PROMPT: In the records below, find the line containing "Tradescantia ohio."; copy exactly that line and all lines after it to the end, and nothing else.

INPUT:
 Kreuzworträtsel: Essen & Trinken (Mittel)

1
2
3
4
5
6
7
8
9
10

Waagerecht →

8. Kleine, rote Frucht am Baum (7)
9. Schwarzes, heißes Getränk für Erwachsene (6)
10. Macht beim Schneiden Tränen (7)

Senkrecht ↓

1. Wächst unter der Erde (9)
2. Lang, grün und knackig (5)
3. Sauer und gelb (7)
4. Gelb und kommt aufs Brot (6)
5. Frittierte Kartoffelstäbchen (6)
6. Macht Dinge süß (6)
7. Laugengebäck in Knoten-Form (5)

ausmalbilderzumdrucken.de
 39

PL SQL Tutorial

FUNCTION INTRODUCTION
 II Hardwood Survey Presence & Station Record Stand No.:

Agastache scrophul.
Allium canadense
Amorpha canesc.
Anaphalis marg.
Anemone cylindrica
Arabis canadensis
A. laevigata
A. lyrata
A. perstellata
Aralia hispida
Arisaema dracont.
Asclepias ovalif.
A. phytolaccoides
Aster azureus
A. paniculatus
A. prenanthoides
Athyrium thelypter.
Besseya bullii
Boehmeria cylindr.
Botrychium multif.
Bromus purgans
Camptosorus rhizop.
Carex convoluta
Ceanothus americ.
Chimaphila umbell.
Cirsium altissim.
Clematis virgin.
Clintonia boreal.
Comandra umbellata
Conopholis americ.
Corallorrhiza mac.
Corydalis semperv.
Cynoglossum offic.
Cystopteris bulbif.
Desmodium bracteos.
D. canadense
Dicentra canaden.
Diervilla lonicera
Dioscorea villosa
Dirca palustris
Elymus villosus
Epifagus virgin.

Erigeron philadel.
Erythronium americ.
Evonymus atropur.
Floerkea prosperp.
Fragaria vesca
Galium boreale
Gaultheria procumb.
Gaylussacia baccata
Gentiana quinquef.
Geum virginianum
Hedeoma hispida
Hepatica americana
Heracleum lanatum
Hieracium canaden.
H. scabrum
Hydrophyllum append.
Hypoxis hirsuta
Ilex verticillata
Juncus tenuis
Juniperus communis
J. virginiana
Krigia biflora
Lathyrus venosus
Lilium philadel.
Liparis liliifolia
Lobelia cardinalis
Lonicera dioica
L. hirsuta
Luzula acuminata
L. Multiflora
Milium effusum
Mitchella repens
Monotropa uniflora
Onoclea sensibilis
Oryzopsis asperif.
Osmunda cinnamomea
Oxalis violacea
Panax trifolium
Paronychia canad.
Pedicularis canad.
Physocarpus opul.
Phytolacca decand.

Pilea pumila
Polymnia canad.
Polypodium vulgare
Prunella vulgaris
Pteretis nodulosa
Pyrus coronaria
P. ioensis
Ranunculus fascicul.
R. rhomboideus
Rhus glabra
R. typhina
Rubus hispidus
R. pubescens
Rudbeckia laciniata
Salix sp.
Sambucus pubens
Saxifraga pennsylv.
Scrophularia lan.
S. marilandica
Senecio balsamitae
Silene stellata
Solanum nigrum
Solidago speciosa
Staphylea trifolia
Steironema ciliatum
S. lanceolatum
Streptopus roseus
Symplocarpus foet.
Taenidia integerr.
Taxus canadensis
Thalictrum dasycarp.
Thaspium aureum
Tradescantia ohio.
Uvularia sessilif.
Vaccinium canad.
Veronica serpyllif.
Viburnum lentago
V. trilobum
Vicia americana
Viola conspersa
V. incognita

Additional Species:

YOUR SOLUTION:
Tradescantia ohio.
Uvularia sessilif.
Vaccinium canad.
Veronica serpyllif.
Viburnum lentago
V. trilobum
Vicia americana
Viola conspersa
V. incognita

Additional Species:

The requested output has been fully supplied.